§ WHAT YOU WILL DO
[1] In the passage on probiotics and stress, what was in the daily sips given to the mice?
[2] Please set down the passage on probiotics and stress word for word, from "Cryan offers a" up to and including "the vagus nerve.".

§ DOCUMENT EXTRACT
Along the same lines, researchers in Ireland found that probiotics—in this case, daily sips of the good bacteria Lactobacillus rhamnosus—altered the behavior of mice placed in conditions that normally cause stress and depression. After a few weeks of the regimen, the mice were confronted with a maze, which normally creates high anxiety in a mouse. Yet the mice that had sipped the probiotic punch were as laid back as if they were on Valium, says John Cryan, PhD, chairman of the anatomy and neuroscience department at University College Cork, who directed these experiments. The treated mice also had lower levels of the stress hormone cortisol than their fellow creatures that didn’t get the Lactobacillus when stressed.
Cryan offers a theory for the calming effects of the Lactobacillus: The bacteria may secrete substances or interact with other substances in the gut that are taken in by the small brain and passed along the vagus nerve (which travels between the abdomen and the head) to the brain, where the chemical messengers activate receptors for GABA, a neurotransmitter that’s connected with relaxation. Another theory, he says, is that those substances act directly on the vagus nerve.

§ DATASET ENTRIES
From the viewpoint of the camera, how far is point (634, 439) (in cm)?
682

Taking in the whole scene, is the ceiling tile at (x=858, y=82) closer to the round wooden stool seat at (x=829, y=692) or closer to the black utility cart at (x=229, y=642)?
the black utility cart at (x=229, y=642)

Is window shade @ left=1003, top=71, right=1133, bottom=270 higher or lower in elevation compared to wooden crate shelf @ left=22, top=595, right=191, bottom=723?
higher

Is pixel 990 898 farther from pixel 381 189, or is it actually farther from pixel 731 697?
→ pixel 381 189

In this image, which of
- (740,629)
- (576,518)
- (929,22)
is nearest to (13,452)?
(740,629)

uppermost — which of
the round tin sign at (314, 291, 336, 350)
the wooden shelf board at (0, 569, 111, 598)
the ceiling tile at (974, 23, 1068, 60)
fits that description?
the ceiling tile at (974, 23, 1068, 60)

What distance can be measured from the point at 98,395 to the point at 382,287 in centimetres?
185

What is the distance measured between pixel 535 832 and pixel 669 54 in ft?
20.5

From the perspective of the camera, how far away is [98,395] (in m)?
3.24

§ ANSWERS TO THE EXERCISES
[1] The good bacteria Lactobacillus rhamnosus.

[2]
Cryan offers a theory for the calming effects of the Lactobacillus: The bacteria may secrete substances or interact with other substances in the gut that are taken in by the small brain and passed along the vagus nerve (which travels between the abdomen and the head) to the brain, where the chemical messengers activate receptors for GABA, a neurotransmitter that’s connected with relaxation. Another theory, he says, is that those substances act directly on the vagus nerve.